Extract>

In our study, we mentioned the total numbers of the specific endoscopic procedure and indications to endoscopies as a percent of the total. Sine total numbers were reduced during the national lockdown, we believed percentages are more appropriate for comparison. As shown in table 1, the percentage of urgent procedures was higher during March 2020, as non-urgent indications (as dyspepsia or heartburn) were postponed.
Along this line, endoscopic retrograde cholangiopancreatography (ERCP) numbers stayed stable since we only perform ERCP for intervention indications. For diagnosis, we perform magnetic resonance cholangiopancreatography.
As mentioned by Prof Kook Hyun Kim, telemedicine is a good option to overcome patients’ reluctance and fear from physically arriving at medical centers. We performed telemedicine in our department, studied its’ effectiveness, and published our results recently [1]. Notably, our findings showed telemedicine is more relevant for chronic patients during regular follow-up visits.
Now, after a year of COVID-19 pandemic, we believe that more studies are needed to provide long-term follow-up after its’ effect on healthcare policies worldwide.

NOTES

Conflicts of Interest: The author has no potential conflicts of interest.
Funding:None.

REFERENCES

1. Lahat A, Shatz Z. Telemedicine in clinical gastroenterology practice: what do patients prefer? Therap Adv Gastroenterol 2021;14:1756284821989178.

Your goal> Return, word for word, the passage of the letter on endoscopy during the COVID-19 lockdown that opens with the words "In our study, we" and closes with "heartburn) were postponed.". The data that follows is not needed.

[Collected data entries]
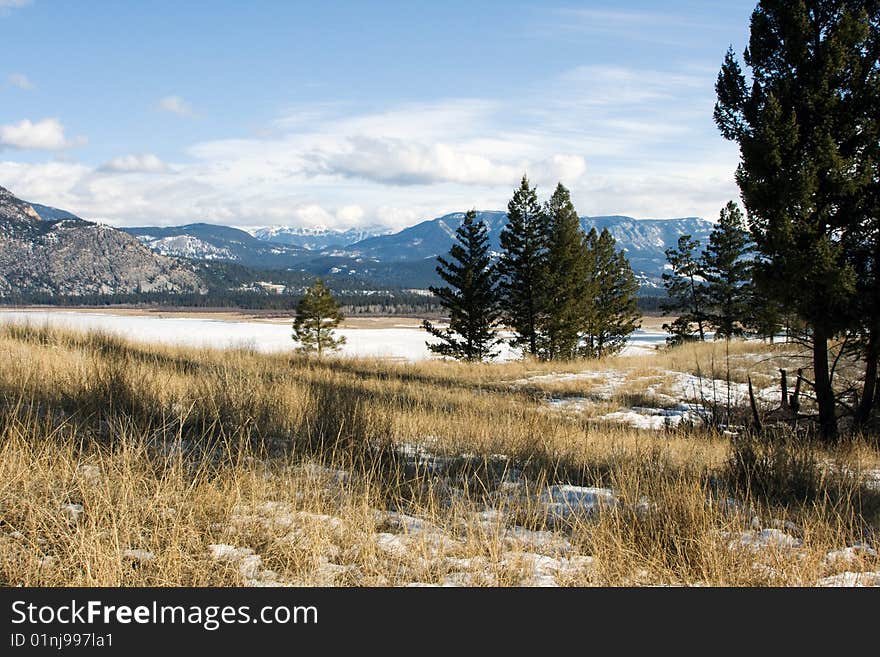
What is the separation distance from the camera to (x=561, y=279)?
3397 centimetres

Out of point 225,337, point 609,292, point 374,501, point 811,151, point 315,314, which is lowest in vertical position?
point 225,337

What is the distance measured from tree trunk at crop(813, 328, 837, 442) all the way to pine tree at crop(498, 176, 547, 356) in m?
23.9

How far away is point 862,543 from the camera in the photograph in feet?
11.8

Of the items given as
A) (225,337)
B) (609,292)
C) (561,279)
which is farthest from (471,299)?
(225,337)

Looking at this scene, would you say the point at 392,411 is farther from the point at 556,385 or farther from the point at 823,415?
the point at 556,385

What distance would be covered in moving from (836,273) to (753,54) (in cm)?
406

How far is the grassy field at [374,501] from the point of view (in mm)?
2932

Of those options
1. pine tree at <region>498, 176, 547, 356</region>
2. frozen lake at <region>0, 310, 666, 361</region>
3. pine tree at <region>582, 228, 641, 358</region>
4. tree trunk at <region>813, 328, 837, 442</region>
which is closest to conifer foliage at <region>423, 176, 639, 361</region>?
pine tree at <region>498, 176, 547, 356</region>

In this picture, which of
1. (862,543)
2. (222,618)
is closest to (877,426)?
(862,543)

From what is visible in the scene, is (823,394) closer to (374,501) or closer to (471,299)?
(374,501)

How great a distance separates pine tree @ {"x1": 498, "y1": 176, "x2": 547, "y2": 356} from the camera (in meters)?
34.1

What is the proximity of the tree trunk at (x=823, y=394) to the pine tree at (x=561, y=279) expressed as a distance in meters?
23.6

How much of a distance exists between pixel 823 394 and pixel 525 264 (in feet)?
85.6

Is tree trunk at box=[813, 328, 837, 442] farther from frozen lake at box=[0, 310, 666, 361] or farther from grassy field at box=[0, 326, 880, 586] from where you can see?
frozen lake at box=[0, 310, 666, 361]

Response area>
In our study, we mentioned the total numbers of the specific endoscopic procedure and indications to endoscopies as a percent of the total. Sine total numbers were reduced during the national lockdown, we believed percentages are more appropriate for comparison. As shown in table 1, the percentage of urgent procedures was higher during March 2020, as non-urgent indications (as dyspepsia or heartburn) were postponed.